Reykjavik, Iceland: Final Days


After the tournament was New Year’s Eve! Which most of us spent the morning of nursing hangovers and trying to avoid the angry hotel staff. We may or may not of one night offended them with a shirt-less congo line. I only heard rumors, I wasn’t there.

My trio spent most of the day sleeping in, making a video on our laptop, and only going outside to go to the liquor store. At some point, we started to play some games in the hotel lobby, starting with card games but as the group grew larger we switched to a counting game. We played this counting game for 3 hours, at least. It starts by everyone sitting in a circle and in a clockwise direction to start counting from 1 to 21. The numbers 5 and 15 reverse the direction. Then, once 21 is reached, a new rule is instated. Maybe we are easily amused, or maybe this game is awesome, whichever it was, I was completely happy sitting there until dinner time, trying to count. Howl, oink, do the kung fu, eight, five, six, seven seven seven, four, wine, ten.

This dinner was hosted by the restaurant across from the hotel, and we were all there. This time, the food was much better than it was the night before, but the drinks were more expensive. Apparently they raised the prices because it was New Years.
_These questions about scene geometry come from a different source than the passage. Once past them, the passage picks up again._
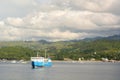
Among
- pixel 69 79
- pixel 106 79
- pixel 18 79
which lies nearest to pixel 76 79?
pixel 69 79

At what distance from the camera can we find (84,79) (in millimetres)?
120062

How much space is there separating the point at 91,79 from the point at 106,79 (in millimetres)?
5790

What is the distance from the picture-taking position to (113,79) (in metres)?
119

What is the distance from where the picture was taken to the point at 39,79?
120 m

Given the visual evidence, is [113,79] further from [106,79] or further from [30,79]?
[30,79]

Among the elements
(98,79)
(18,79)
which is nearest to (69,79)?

This makes Jeff really angry, because it is taking advantage of what should be a good time by all. During dinner our host taught us how to say Happy New Year in Icelandic, which is “súpa dagsins.” At eleven thirty we left the restaurant and went to a hill nearby. We could hear locals lighting off fireworks all around us, but I assumed they were getting ready for the big display that the city would organize. That is how it is in every other city in the world anyway.
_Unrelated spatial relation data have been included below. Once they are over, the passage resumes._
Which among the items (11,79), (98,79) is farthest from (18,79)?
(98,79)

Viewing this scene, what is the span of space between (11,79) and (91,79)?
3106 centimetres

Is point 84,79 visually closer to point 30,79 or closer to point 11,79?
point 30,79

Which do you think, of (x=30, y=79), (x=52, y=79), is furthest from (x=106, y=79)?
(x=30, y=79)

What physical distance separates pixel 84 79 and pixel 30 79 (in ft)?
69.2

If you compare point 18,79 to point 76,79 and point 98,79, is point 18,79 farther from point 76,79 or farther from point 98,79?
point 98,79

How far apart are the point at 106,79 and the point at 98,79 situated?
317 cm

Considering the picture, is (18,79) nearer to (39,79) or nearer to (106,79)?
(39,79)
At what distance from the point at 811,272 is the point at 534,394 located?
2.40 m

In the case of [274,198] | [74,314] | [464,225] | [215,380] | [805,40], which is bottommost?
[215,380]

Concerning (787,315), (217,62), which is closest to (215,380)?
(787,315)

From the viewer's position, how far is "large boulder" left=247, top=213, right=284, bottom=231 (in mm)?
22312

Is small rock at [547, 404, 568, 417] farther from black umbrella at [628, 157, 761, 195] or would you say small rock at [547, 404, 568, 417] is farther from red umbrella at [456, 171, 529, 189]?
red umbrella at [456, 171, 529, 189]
I should of known Iceland would be different though. Once we got to the top of the hill, we had an amazing view of the city. The entire city, in a 360 panorama, was lighting fireworks. Everywhere was fireworks, and big ones too, being lit and erupting from the buildings like light-geysers. It was amazing. For about an hour the whole skyline was just explosions of color and light. 600 tons worth of light. The 50 or so of us up there drank champagne, kissed at midnight, yelled “súpa dagsins,” and just hugged everyone, frisbee players or not. We were like children in a pyrotechnic theme-park.



The next morning we packed our bags and prepared for our move to Reykjavik. We didn’t depart right away though. For one, many of us were moving slow from hangovers, again. But also we wanted to watch the next New Year’s display that was waiting for us. Does everyone know what a “polar bear dive” is? Well, if you don’t, this should explain…
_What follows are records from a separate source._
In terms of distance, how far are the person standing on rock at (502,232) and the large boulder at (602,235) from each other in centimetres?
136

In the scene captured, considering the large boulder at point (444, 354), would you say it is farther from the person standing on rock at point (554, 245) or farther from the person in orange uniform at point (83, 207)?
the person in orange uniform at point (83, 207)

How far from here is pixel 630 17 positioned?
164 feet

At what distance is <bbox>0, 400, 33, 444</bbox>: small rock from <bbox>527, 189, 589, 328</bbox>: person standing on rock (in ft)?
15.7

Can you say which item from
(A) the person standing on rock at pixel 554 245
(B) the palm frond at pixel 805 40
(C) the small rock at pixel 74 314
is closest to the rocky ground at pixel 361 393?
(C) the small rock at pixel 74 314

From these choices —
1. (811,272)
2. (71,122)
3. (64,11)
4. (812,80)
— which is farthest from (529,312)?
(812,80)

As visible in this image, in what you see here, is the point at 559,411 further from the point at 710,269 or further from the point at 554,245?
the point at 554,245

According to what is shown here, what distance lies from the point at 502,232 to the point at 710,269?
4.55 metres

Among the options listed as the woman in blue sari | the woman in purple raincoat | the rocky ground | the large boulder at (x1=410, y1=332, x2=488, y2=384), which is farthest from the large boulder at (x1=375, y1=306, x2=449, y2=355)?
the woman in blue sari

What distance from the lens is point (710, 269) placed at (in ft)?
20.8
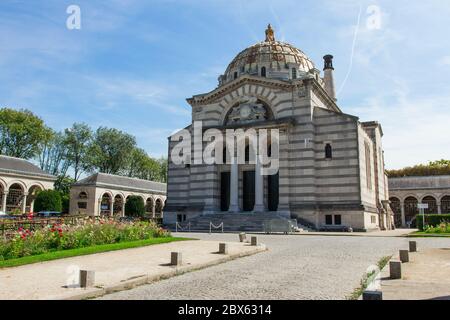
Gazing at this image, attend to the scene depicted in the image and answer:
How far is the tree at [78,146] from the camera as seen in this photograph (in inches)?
3110

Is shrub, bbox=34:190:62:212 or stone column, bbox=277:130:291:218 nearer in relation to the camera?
stone column, bbox=277:130:291:218

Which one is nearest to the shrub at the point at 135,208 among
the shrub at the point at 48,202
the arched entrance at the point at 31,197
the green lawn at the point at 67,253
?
the shrub at the point at 48,202

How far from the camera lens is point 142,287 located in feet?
35.5

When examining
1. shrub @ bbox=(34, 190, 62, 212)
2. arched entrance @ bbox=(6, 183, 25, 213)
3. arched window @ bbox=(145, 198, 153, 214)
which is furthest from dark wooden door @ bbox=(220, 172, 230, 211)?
arched window @ bbox=(145, 198, 153, 214)

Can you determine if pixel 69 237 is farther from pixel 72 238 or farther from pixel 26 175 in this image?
pixel 26 175

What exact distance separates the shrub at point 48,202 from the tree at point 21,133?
19918mm

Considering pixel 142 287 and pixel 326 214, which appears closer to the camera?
pixel 142 287

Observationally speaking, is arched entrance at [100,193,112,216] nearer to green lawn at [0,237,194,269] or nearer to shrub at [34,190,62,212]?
shrub at [34,190,62,212]

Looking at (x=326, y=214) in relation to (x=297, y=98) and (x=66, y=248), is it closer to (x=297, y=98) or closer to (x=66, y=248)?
(x=297, y=98)

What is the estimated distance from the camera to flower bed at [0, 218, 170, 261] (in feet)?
52.9

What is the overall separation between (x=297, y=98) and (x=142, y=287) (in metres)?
32.5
The boys decided to do the dive naked, which means I also have photos of that. I’m holding those pictures as bribery, and they are available for purchase for anyone interested.

Duane was a little slow at getting in, which is why he had to go by himself.

After the polar bear dive we took a taxi into Reykjavik because none of the public transport runs on holidays in Iceland. We had a nice relaxing rest of the trip playing cards, hanging out with british panda bears, and dreading the end of our amazing trip. We tried to see some northern lights, but unfortunately the weather was too cloudy. Maybe we will have to try again next year. Súpa dagsins everyone!

By the way, Súpa dagsins actually means “Soup of the Day,” Hanna was lying to us. We found out our last night in Iceland, from someone else who found out from a very confused waitress.